==== Document excerpt ====

In Britain, patriotism is an altogether rather
embarrassing and more rigid affair. Generally speaking, flags and
anthems are for sporting events, royal weddings, jubilees and
nationalists – all of which in some way hanker for former glory. I
don’t begrudge the joy of thousands who braved the rain to watch the
flotilla of boats float along the Thames last month but I don’t share
it and have never found a way to relate to it. British patriotism, it
seems, exists not so much as love for your country but for its past.
We are great, goes the logic, because we were better. Hence the
football chant when Britain plays Germany – "two world wars and one
world cup" – reaching back almost 50 years for some sense of cultural
superiority.
As such, British identity – and this goes for most
other European national identities – has long suffered from the
illusion not of genius going forward but purity going backwards. Being
British, in the minds of many, is not a work in progress but an
artefact inherited from the past. As a black Briton whose parents came
to the UK from Barbados in the early 1960s, this is the kind of
nation-love I can do without. It harks back to a time before I existed
and effectively celebrates it because I wasn’t there.
Britain doesn’t have an Independence Day; it simply
looks askance as most of the rest of the world celebrates independence
from it.
For me, growing up, it felt that there was no way
to become British. It was an identity you either accepted wholesale or
did without. I did without.
So I have long looked upon the fourth of July with a
twinge of envy. If there must be nation states then I would rather
there be a national identity I can relate to. If I’m going to pay
taxes, I might as well get the badge.
But more recently, I have come to relate to it with
more than just anthropological interest. For I now have an American
son. Over the five years since he was born I have made my peace with
the fact that I will eventually lose him to a vaguely familiar world
of little league, dental braces and phonetic spelling. But the notion
that I may also have to give him up to the unwieldy beast of American
identity is far more tricky.
Not only have I never been a patriot. Before I came to
the US, I’d actively avoided them. So how to make sense of the fact
that I might be raising one?
For while I understand the appeal of Independence Day,
there has long been tension between black America and American
patriotism. In his famous speech, ‘What to the Slave is the Fourth of
July?’ in 1852, the abolitionist Frederick Douglass explained to his
mostly white audience: "This Fourth of July is yours,
not mine. You may rejoice, I must mourn. To drag a man in fetters into
the grand illuminated temple of liberty, and call upon him to join you
in joyous anthems, were inhuman mockery and sacrilegious irony… What,
to the American slave, is your Fourth of July? I answer: a day that
reveals to him, more than all other days in the year, the gross
injustice and cruelty to which he is the constant victim."

====

Replace "dental braces" with "piano lessons" and write out the essay excerpt from "But more recently, I" to "far more tricky.". Work only from the essay excerpt.

==== Entries ====

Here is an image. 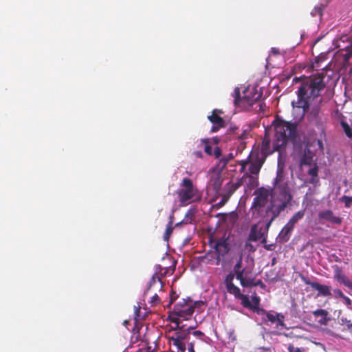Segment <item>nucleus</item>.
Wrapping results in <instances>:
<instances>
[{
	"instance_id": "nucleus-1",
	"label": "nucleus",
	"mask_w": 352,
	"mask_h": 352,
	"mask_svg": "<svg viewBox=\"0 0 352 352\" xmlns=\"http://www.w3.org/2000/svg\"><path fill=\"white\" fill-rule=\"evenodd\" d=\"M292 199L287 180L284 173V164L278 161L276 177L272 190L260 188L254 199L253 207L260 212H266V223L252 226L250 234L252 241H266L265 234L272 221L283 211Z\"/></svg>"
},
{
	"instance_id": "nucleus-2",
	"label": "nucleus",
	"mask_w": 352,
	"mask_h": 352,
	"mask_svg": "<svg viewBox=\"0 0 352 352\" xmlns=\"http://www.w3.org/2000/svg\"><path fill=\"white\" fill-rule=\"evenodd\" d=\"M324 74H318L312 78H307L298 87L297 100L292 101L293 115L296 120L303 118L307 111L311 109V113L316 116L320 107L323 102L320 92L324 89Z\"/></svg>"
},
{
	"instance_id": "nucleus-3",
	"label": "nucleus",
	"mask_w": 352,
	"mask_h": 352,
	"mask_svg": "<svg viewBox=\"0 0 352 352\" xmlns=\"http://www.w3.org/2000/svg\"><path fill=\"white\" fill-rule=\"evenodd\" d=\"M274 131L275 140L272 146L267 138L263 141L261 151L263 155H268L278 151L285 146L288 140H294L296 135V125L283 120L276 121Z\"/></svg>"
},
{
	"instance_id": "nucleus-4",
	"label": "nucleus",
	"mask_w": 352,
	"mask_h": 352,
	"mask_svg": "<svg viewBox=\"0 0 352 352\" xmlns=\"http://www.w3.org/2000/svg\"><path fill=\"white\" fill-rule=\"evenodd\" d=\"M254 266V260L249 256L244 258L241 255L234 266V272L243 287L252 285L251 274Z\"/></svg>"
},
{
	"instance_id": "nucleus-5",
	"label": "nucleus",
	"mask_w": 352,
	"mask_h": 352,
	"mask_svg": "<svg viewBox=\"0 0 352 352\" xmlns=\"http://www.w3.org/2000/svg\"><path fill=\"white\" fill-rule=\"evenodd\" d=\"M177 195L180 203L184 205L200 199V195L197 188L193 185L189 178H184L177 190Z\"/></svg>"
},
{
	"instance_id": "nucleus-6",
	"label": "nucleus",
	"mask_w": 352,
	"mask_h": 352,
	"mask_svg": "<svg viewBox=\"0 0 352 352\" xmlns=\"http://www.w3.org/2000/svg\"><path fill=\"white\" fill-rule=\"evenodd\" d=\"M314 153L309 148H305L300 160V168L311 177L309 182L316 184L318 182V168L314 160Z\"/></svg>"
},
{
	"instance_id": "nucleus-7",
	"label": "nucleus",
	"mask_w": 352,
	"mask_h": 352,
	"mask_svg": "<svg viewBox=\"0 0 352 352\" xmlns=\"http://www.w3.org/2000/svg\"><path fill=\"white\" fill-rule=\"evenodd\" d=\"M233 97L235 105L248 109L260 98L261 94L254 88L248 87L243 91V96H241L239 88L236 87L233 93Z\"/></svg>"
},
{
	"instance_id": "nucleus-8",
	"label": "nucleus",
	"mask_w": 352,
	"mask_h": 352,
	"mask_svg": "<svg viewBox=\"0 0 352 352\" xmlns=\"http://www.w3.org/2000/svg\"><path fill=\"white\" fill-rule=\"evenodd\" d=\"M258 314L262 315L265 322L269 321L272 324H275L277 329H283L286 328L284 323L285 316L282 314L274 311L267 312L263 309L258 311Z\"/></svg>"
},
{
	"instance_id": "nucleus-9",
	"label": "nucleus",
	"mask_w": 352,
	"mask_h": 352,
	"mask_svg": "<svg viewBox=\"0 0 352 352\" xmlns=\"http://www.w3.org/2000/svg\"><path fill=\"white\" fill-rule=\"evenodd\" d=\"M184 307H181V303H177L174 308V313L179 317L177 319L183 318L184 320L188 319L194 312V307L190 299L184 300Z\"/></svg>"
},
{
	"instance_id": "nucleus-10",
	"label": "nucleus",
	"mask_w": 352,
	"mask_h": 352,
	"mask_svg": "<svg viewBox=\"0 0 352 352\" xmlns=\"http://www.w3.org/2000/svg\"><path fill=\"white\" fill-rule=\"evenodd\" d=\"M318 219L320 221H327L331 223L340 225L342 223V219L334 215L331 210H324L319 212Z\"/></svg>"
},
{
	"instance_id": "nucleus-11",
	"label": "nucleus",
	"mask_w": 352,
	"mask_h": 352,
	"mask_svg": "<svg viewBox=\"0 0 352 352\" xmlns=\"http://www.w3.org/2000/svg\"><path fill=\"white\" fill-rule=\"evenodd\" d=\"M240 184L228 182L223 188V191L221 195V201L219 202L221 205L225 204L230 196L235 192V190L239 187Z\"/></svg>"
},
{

====

### Expected output
But more recently, I have come to relate to it with
more than just anthropological interest. For I now have an American
son. Over the five years since he was born I have made my peace with
the fact that I will eventually lose him to a vaguely familiar world
of little league, piano lessons and phonetic spelling. But the notion
that I may also have to give him up to the unwieldy beast of American
identity is far more tricky.